Secondary hemostasis
The coagulation cascade
The coagulation cascade. Legend: HWMK = High molecular weight kininogen, PK = Prekallikrein, TFPI = Tissue factor pathway inhibitor. Black arrow = conversion/activation of factor. Red arrows = action of inhibitors. Blue arrows = reactions catalysed by activated factor. Grey arrow = various functions of thrombin.
The coagulation cascade of secondary hemostasis has two pathways, the intrinsic and the extrinsic one, which join in a common pathway that leads to fibrin formation. The pathways are a series of reactions, in which a stable form of a protein is activated to become an enzyme which then catalyzes the next reaction in the cascade. Coagulation factors are generally indicated by Roman numerals, with a lowercase a appended to indicate an active form, ultimately resulting in cross-linked fibrin.
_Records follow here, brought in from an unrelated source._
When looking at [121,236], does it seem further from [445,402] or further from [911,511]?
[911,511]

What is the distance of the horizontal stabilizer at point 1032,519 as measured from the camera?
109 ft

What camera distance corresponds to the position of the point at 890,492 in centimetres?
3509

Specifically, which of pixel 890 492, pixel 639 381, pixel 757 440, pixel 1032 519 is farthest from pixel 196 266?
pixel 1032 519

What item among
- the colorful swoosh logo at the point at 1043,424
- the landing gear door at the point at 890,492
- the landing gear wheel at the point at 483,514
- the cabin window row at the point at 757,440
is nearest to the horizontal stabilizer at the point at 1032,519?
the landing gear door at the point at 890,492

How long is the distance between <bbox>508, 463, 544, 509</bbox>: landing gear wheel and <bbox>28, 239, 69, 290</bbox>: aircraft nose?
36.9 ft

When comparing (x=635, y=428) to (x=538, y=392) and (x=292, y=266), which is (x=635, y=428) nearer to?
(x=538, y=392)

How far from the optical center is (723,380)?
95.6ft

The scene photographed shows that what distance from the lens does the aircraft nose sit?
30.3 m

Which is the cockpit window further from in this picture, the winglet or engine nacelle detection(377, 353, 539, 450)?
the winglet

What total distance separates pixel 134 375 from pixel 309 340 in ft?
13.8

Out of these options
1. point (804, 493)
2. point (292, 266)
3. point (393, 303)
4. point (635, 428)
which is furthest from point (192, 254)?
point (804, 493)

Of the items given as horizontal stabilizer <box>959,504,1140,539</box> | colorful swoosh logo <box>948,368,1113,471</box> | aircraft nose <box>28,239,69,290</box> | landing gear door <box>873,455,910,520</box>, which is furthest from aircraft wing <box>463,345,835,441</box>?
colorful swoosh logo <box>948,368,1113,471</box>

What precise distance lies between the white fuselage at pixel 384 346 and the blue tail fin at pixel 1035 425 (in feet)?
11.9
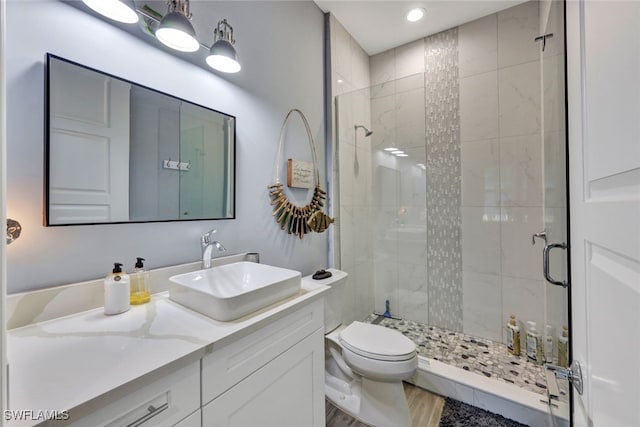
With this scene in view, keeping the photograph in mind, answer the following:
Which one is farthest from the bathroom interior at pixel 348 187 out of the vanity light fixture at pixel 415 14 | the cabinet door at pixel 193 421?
the vanity light fixture at pixel 415 14

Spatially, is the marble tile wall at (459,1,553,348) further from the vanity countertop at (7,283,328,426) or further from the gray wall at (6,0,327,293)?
the vanity countertop at (7,283,328,426)

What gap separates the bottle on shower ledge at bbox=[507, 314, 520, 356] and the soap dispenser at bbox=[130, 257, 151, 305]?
237cm

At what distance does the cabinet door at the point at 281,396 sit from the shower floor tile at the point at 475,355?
3.76 feet

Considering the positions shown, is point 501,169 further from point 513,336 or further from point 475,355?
point 475,355

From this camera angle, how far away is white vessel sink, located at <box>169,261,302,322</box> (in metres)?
0.83

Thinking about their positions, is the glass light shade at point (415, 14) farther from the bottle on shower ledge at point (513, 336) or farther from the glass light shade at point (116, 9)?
the bottle on shower ledge at point (513, 336)

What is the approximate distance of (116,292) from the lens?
86cm

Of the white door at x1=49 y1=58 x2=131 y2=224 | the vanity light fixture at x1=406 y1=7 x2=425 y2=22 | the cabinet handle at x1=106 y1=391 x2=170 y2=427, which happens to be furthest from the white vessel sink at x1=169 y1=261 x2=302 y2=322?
the vanity light fixture at x1=406 y1=7 x2=425 y2=22

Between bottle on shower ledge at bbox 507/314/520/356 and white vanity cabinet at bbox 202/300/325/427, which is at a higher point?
white vanity cabinet at bbox 202/300/325/427

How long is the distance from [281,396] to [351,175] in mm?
1738

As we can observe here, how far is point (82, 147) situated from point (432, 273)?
2402mm

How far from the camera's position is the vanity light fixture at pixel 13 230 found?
0.74 m

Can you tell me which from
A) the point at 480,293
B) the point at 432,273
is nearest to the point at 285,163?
the point at 432,273

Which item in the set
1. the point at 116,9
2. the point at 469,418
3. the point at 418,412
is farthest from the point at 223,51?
the point at 469,418
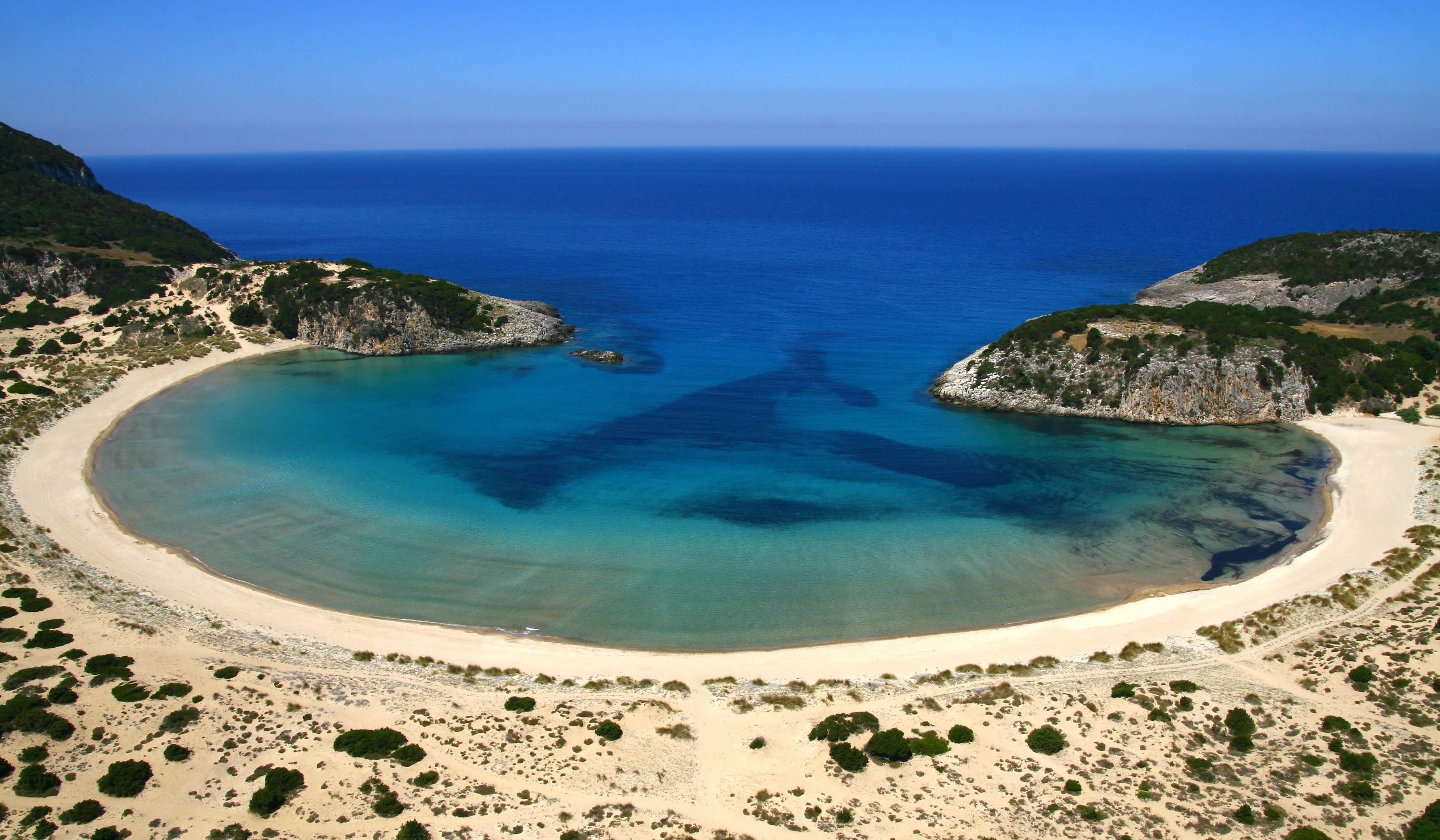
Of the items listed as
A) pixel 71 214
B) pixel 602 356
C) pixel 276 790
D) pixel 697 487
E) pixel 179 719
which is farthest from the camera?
pixel 71 214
The coagulation reaction can be summarised into four reactions:
- Intrinsic pathway: Formation of the primary complex on collagen by high molecular weight kininogen (HMWK), prekallikrein and F XII (Hageman factor), the latter of which is activated. F XIIa converts F XI into F XIa. There may be other mechanisms by which F XI is activated. Factor IX is in turn activated by F XIa.
- Extrinsic pathway: Activation of F VII by Tissue Factor, which is released from cellular membranes during injury. Factor VIIa activates F IX and F X.
- Common pathway: Factor X is activated by F IXa and/or F VIIa. The process requires Factor VIIIa, which, like its activator thrombin, is always present in small amounts.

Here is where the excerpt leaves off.